Trois questions à… Manuel Gonzalez

Trois questions à… Manuel Gonzalez

Le FC Renens n’est pas largué, en 2e inter. Même après l’été très agité du club du Censuy, et le départ de son président-mécène Alfonso Forgione, le FCR tient la route en 2e inter. Le jeune effectif de Manuel Gonzalez a énormément de mérite et ne lâche rien. Avec sept points, soit le même nombre que le FC Vernier, premier non-relégable, le maintien est un objectif réalisable. Le dernier match, un nul 3-3 sur le terrain de Dardania Lausanne, s’est révélé particulièrement encourageant. Même si les Renannais menaient 1-3 à un quart d’heure de la fin… Les trois derniers matches avant la trêve sont abordables: Vernier ce vendredi au Censuy, Plan-les-Ouates et Collex-Bossy. Six ou sept points? C’est jouable. Mais une partie du pari est déjà gagné: Renens n’est pas largué, contrairement à l’ES Malley, qui semble déjà condamné à la relégation.

Manuel Gonzalez, ce point est-il bon à prendre ou y a-t-il un peu de déception chez vous?

C’est toujours la même chose: avant le match, j’aurais signé pour un point. Mais quand on voit ce qui s’est passé pendant les 90 minutes… Oui, il y a un petit regret, mais je sais que c’est un bon résultat de faire match nul à Dardania. Nous nous sommes bien battus, on a un gros état d’esprit. Depuis le match contre UGS, en Coupe suisse, j’ai décidé de faire jouer un peu plus les jeunes. Et ils me le rendent bien. On a battu UGS, et on a fait des points en championnat. Alors bien sûr, les joueurs d’expérience sont là, ce sont eux qui portent l’équipe. Je pense à Burak Demircan, dont le retour nous fait du bien, mais aussi à Toumi Trabelsi et à Nelson Teixeira, même s’il est un peu moins bien ces temps. Les « anciens » assurent, mais les jeunes ont beaucoup progressé. Le travail que l’on a fait depuis l’été paie. J’en étais convaincu: on jouait bien, mais on manquait d’un peu de réussite, d’un peu de concentration… Et là, les points rentrent. Cela prouve que l’on est dans le juste.

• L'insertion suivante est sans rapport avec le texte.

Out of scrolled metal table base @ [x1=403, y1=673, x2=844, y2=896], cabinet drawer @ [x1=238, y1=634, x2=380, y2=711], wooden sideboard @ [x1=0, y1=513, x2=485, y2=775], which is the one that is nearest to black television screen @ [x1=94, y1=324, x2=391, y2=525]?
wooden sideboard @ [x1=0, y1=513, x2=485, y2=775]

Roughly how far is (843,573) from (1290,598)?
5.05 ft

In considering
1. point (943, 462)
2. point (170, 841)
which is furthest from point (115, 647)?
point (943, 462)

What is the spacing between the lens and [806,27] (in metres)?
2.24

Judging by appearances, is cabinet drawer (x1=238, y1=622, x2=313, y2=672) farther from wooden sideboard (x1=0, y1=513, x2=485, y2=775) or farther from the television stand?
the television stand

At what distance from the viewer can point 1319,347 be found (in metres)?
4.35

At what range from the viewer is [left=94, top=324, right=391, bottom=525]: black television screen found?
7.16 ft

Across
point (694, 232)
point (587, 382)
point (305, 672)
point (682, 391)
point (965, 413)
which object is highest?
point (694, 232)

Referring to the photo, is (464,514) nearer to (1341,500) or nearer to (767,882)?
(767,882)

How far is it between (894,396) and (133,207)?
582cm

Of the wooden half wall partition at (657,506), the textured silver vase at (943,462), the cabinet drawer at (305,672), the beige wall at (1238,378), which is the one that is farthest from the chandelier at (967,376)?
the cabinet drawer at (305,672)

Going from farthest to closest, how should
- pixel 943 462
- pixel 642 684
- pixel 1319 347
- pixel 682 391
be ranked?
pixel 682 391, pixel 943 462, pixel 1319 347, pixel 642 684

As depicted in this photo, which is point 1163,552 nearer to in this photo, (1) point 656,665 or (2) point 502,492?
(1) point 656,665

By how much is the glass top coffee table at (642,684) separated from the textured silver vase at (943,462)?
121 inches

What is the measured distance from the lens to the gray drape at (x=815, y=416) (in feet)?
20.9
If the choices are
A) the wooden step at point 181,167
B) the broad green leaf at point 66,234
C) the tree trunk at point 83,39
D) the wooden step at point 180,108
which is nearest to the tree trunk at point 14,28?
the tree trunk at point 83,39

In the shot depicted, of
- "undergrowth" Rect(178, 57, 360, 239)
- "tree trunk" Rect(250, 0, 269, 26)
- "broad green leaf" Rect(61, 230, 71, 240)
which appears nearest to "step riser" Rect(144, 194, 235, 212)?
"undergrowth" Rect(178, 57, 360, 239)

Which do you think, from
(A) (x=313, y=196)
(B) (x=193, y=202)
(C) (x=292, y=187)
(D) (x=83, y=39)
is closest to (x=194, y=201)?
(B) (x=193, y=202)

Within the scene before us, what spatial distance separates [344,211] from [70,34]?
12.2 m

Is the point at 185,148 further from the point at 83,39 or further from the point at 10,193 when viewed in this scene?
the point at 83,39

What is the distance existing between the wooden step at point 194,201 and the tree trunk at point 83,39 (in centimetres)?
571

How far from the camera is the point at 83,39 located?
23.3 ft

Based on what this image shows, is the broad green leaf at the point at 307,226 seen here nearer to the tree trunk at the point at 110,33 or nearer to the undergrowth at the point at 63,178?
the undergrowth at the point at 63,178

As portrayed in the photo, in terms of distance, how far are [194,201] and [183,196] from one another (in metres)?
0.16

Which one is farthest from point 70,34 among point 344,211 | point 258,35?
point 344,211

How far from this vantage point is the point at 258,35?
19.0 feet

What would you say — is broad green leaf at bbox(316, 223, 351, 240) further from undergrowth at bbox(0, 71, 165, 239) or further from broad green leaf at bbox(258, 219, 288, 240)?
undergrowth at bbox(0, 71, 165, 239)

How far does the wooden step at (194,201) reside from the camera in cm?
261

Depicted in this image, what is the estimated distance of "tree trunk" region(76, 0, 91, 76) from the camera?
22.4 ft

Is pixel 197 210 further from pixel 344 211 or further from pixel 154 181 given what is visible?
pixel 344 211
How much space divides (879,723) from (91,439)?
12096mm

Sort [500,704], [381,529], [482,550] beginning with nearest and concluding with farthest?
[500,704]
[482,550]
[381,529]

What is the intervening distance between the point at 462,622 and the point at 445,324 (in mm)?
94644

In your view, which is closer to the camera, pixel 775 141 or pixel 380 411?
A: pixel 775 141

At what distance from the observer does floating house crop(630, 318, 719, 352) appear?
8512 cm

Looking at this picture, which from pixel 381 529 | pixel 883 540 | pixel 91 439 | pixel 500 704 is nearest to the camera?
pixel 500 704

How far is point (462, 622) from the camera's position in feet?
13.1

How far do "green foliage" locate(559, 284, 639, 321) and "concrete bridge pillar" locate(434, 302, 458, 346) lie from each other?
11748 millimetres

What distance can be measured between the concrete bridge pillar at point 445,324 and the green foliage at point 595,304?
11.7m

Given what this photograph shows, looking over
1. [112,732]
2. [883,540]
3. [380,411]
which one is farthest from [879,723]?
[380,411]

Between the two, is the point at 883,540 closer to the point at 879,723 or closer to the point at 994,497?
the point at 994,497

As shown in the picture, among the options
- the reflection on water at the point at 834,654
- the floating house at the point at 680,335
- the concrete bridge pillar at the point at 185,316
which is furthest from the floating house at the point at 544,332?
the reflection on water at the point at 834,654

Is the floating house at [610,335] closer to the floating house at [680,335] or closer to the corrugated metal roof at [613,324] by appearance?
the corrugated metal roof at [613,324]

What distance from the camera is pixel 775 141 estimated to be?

Au début de championnat, vous étiez condamnés d’avance aux yeux de beaucoup de monde. On entendait volontiers que Malley et vous étiez condamnés. Pensez-vous que le regard des gens ait changé?

J’ai entendu la même chose que vous, bien sûr. Et pour l’instant, on est encore sous la barre. Mais nous ne sommes pas ridicules et je n’entends personne rire. On a perdu à la dernière minute à Stade-Lausanne, où pas mal de monde a pris des claques. On a eu tous les cadors au début, mais on n’a rien lâché. Là, il nous reste trois matches jusqu’à la trêve. Autant vous dire qu’on les aborde avec les crocs. Après, ce qui m’importe, c’est de garder tout le monde. On a un jeune comme Onur Yildiz, qui est en train d’exploser. Il a marqué les trois buts contre Dardania… Est-ce qu’on va pouvoir le garder? Et Toumi Trabelsi, va-t-il rester? On l’espère. On fait tout pour leur donner envie.

A ce sujet, où en est la situation financière de votre club?

C’est compliqué, encore et toujours. Il n’y a pas eu de miracle depuis le mois d’août… Mais on essaie d’en faire abstraction. Et je crois pouvoir dire qu’on y arrive. Les gars sont là trois fois par semaine, et on est presque toujours vingt à l’entraînement. C’est ce qui nous permet d’y croire! Chaque week-end, je dois me priver de trois joueurs, car la feuille de match est trop petite! Leur état d’esprit est exceptionnel, je me permets de le dire. Je suis persuadé qu’on va se sauver. On va se battre jusqu’à la fin, mais on progresse, on prend des points. On va s’accrocher.